What does it mean to be human? Can we definitively define what humanity is? If a machine can produce memories, become self-aware, fight for its survival, and produce memories, can we say that they aren’t human? Those are some of the questions which are tackled in Ridley Scott’s Sci-Fi masterpiece Blade Runner.

Blade Runner is a film which is often misunderstood. This is not an action-packed epic that it was originally marketed as. Some could even say that it is a film which is to be respected, but not necessarily enjoyed. I disagree with that sentiment. There is a lot to enjoy about this film, but it requires more of the viewer than most Hollywood films ask of them. With each subsequent viewing, the questions and themes presented have grown on me, and I can tell you that I love Blade Runner. It might be my all-time favorite film.


The film’s story concerns the creation of androids called Replicants. Replicants look human and are indistinguishable from the naked eye. They are given a four year life span and used as slave labor on off-world colonies. When the Replicants started to become self-aware and rebellious, special police units called “Blade Runners” were tasked with seeking out and assassinating them. When four dangerous Replicants stage a bloody coup on one of these colonies and escape to Earth, Deckard (Harrison Ford), the best of the old blade runners, is called out of retirement to track them down.

What follows is a multi-layered Sci-Fi/ Noir detective hybrid which, along with the novel Nueromancer, is credited with creating a subgenre of Sci-Fi, Cyberpunk. What distinguishes this film is the concept of “high tech, but low life”. Everywhere in the film there are bright lights, computer generated billboards, and huge blimps with large screens serving as advertisements. Meanwhile, down on the street, there is physical, moral, and societal decay.
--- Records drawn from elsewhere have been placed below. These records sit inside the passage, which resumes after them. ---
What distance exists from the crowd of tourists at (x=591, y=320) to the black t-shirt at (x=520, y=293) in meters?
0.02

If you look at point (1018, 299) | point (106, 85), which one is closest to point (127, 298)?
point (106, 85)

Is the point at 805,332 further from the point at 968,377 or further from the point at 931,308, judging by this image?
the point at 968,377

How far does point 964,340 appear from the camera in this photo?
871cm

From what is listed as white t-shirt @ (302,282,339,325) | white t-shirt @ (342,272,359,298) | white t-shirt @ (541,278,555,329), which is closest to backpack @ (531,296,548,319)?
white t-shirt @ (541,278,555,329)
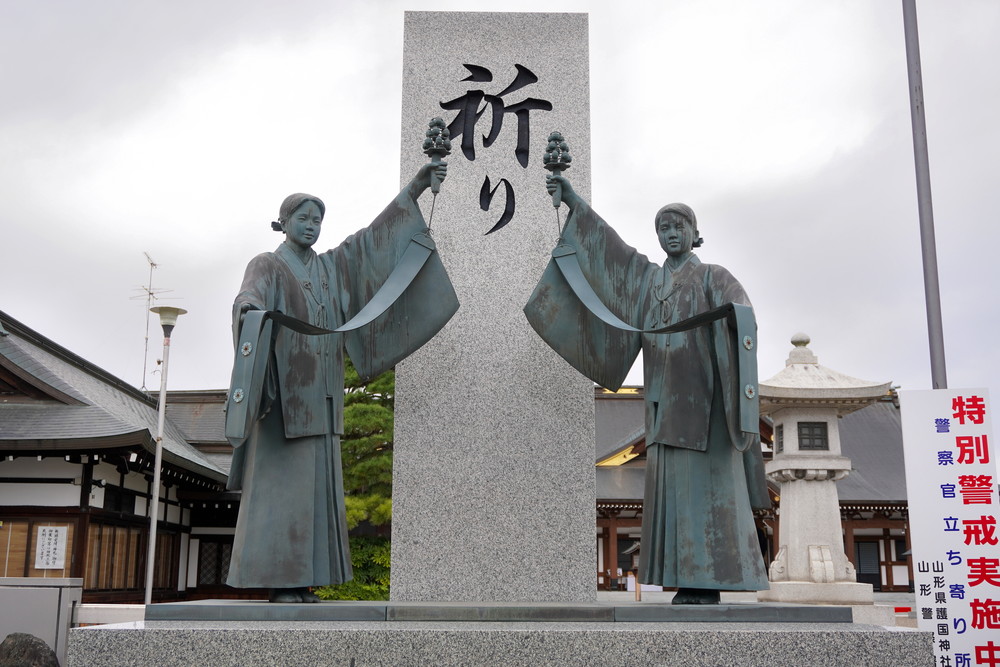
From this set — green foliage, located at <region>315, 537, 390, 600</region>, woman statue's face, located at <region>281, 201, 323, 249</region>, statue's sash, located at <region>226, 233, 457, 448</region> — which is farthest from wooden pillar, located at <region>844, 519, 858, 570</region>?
statue's sash, located at <region>226, 233, 457, 448</region>

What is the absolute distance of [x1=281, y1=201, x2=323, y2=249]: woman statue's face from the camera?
403 centimetres

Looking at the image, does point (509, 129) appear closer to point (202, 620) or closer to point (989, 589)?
point (202, 620)

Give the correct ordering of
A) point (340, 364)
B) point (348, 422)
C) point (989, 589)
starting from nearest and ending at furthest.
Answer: point (340, 364), point (989, 589), point (348, 422)

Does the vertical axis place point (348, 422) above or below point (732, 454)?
above

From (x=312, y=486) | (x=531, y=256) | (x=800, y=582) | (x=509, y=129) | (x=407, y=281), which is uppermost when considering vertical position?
(x=509, y=129)

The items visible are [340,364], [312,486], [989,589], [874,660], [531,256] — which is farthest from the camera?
[989,589]

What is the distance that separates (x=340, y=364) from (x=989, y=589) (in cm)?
524

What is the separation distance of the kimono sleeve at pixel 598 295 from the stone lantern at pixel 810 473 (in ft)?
39.0

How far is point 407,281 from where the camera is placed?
163 inches

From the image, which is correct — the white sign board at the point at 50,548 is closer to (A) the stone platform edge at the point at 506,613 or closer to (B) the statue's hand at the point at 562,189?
(A) the stone platform edge at the point at 506,613

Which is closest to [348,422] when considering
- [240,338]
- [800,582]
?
[800,582]

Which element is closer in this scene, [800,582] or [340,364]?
[340,364]

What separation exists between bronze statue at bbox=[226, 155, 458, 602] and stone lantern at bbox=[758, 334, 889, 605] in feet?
Answer: 40.2

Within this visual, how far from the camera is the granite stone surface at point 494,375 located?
4469mm
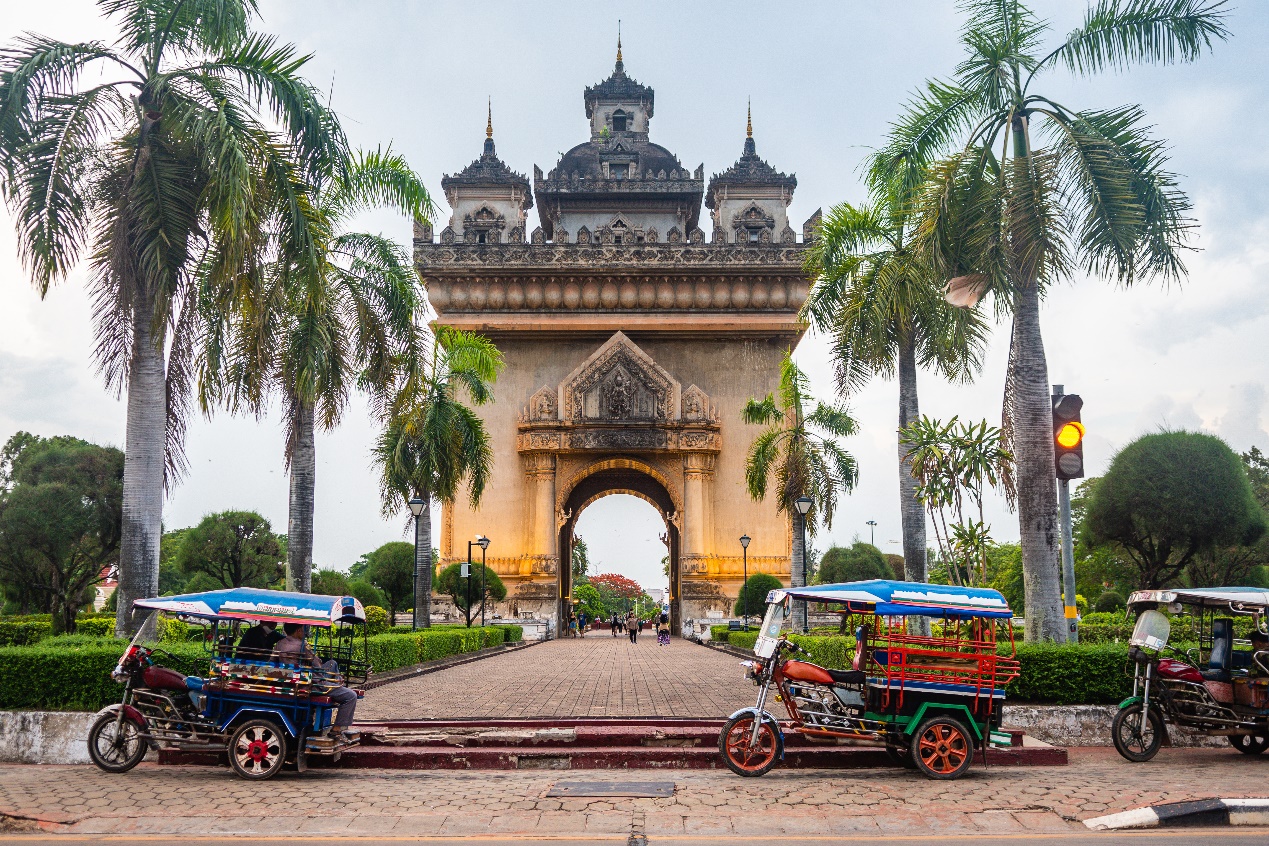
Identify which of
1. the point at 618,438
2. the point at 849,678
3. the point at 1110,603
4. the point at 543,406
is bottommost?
the point at 1110,603

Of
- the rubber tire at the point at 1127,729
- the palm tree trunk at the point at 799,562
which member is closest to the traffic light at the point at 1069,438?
the rubber tire at the point at 1127,729

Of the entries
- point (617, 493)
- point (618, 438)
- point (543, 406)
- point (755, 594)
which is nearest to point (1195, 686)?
point (755, 594)

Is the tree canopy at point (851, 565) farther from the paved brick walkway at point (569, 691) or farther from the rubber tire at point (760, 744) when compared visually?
the rubber tire at point (760, 744)

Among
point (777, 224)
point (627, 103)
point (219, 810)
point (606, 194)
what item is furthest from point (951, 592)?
point (627, 103)

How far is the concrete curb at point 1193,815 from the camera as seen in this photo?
7.26 m

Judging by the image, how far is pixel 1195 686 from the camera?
9.94 meters

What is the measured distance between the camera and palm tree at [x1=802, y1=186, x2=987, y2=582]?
55.0 ft

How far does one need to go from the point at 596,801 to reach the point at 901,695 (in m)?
2.79

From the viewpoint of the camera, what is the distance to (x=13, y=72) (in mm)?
11742

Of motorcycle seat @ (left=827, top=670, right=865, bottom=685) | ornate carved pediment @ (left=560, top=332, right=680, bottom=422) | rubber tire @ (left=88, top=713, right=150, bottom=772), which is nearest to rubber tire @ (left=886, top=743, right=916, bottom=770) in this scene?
motorcycle seat @ (left=827, top=670, right=865, bottom=685)

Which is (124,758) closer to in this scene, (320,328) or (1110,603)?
(320,328)

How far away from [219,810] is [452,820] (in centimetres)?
173

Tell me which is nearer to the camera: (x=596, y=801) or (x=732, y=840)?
(x=732, y=840)

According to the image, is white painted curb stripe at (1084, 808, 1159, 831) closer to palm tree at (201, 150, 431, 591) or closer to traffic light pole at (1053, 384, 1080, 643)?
traffic light pole at (1053, 384, 1080, 643)
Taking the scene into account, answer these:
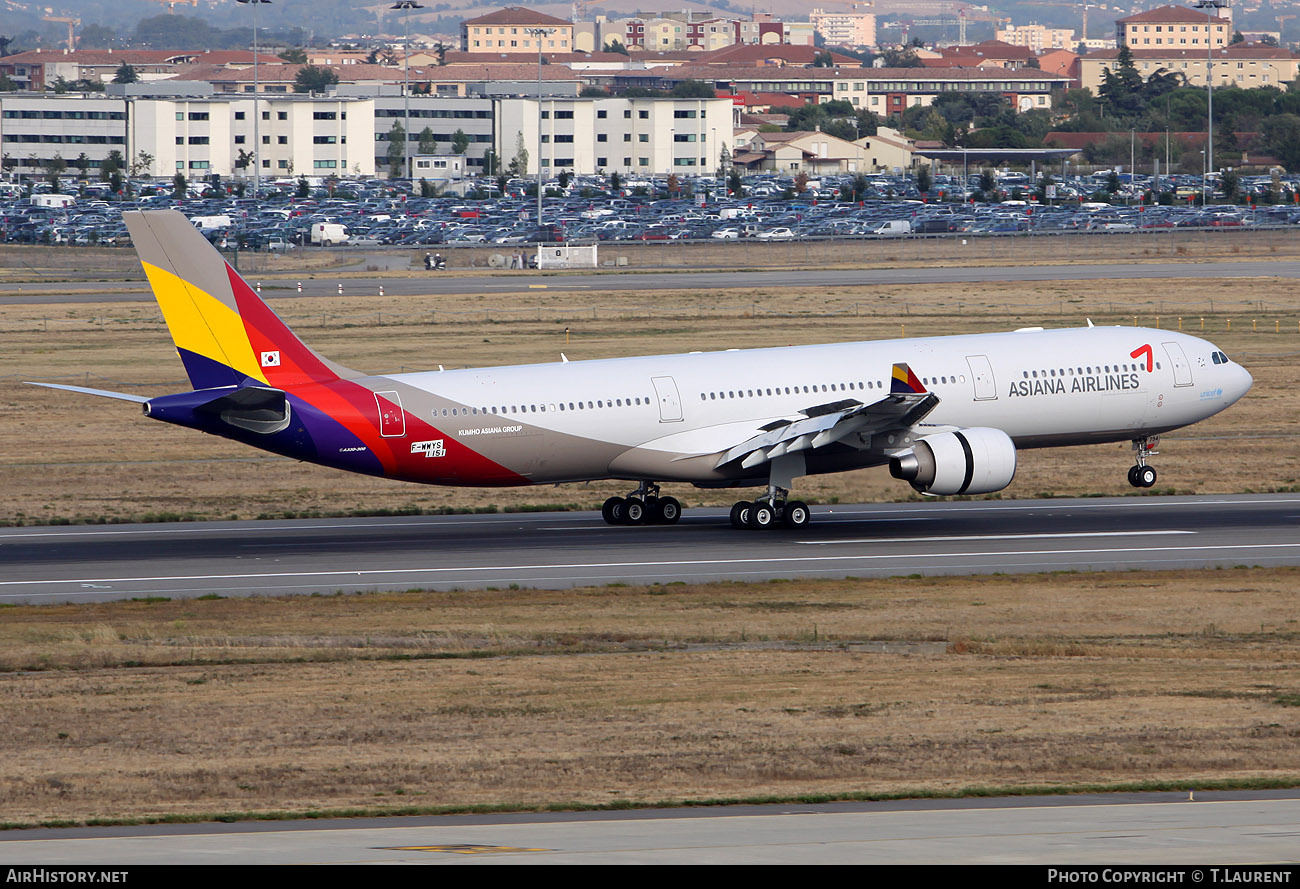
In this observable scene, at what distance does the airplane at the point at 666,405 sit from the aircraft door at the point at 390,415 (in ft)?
0.11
This is a complex film which asks more questions than it answers (at least, in the Final Cut, by far the best version). What begins as an easy determination of what is a human and what is a machine becomes muddied. The four replicants are at first shown as evil, but the longer the film goes, we learn what they are really after, and the questions of what is a human and what is humanity start to come about. Be warned, this is not an action-packed film, as it was advertised, this is a slow paced, intricate, and philosophically rich story.


At the end of the day, this is a film about life. We all build memories and accomplishments, but these are all temporary and fleeting. Once we leave this Earth, our thoughts, memories, accomplishments, and everything that we are goes with us. When we reach the end some of us will accept it, others of us will take any measure to extend our lives, and still others will go to our creators and beg for more life. But, when it is all said and done, it is all lost in time…like tears in rain.